Verhinderde daling ging vooraf aan crash van 747 met vals glijpad
Onderzoekers hebben meer inzicht gegeven in de aanvankelijke hoogteafwijking door een dalend Boeing 747-400 vrachtvliegtuig die voorafging aan het opvangen van een vals glijpad en het fataal neerstorten van het toestel bij Bishkek.
Het onderzoek naar het ongeval, ’s nachts op 16 januari 2017, had al vastgesteld dat het vliegtuig te hoog was geweest bij de nadering, waardoor het vatbaar was voor het tegenkomen van de valse glijhelling.
Maar het had niet verklaard waarom het ACT Airlines-vliegtuig zo hoog was gebleven nadat het zijn kruishoogte had verlaten en zijn daling in de richting van de Kirgizische hoofdstad had ingezet.
Het vliegtuig had 18.000ft boven het waypoint RAXAT vastgehouden, en had toestemming gekregen om te dalen naar 6.000ft om TOPKA te kruisen.
Deze twee waypoints lagen slechts 27 mijl uit elkaar en de standaard daalprocedure van de luchtvaartmaatschappij zou de 747 slechts in staat hebben gesteld om 9.000ft te verliezen in plaats van de vereiste 12.000ft op zo’n korte afstand.
“They left us high again,” merkte de gezagvoerder op, een van de vele opmerkingen die erop duidden dat de bemanning had gehoopt op eerdere klaringen naar een lagere hoogte.
Het vliegtuig opereerde in de modus ‘flight level change’ en de bemanning selecteerde 6.000ft met een luchtsnelheid van 262kt.
Ondanks de eis voor een agressiever hoogteverlies, werd volgens het onderzoek de initiële daling uitgevoerd zonder gebruik van speedbrakes, en met toenemende luchtsnelheid – de luchtsnelheid werd aangepast naar 270kt, vervolgens naar 280kt, en opnieuw naar 290kt toen het vliegtuig door de bewolking op 16.000ft.
Op ongeveer 1min 40s in de daling schakelde de bemanning over naar de modus ‘verticale snelheid’ en verhoogde de daalsnelheid naar 2.400ft/min.

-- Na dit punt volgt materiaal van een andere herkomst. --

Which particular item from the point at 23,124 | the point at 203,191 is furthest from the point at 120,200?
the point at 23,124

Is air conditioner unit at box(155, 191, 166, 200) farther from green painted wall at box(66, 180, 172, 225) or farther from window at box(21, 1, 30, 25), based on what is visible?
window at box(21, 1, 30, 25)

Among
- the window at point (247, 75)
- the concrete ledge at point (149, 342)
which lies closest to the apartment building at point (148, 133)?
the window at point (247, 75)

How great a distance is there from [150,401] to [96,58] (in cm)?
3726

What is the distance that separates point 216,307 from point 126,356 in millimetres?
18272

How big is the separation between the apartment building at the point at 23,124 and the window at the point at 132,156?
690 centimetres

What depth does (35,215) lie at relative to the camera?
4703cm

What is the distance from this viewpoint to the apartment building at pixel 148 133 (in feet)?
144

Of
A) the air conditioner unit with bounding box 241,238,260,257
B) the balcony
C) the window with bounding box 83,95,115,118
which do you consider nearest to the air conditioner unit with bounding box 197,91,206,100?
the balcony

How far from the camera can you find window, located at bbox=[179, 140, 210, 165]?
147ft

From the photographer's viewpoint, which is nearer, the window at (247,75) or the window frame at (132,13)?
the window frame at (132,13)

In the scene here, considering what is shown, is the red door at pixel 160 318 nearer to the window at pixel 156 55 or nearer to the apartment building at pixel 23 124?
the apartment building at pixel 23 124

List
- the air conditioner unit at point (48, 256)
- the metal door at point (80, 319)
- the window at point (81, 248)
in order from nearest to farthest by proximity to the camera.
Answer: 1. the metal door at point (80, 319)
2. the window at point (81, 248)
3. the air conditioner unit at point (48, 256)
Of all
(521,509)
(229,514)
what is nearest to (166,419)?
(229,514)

De luchtsnelheid bleef toenemen en bereikte een maximum van 317kt.
Speedbrakes werden op 12.200ft handmatig gebruikt – eerst tot 30° en daarna tot 36° – en de ‘flight level change’ modus werd opnieuw ingeschakeld. Het vliegtuig daalde verder, maar bereikte slechts 9.200ft tegen de tijd dat het TOPKA passeerde. Het vloog ook met 270 km/u, boven de limiet van 250 km/u die door de ACT is voorgeschreven voor vluchten onder 10.000 voet.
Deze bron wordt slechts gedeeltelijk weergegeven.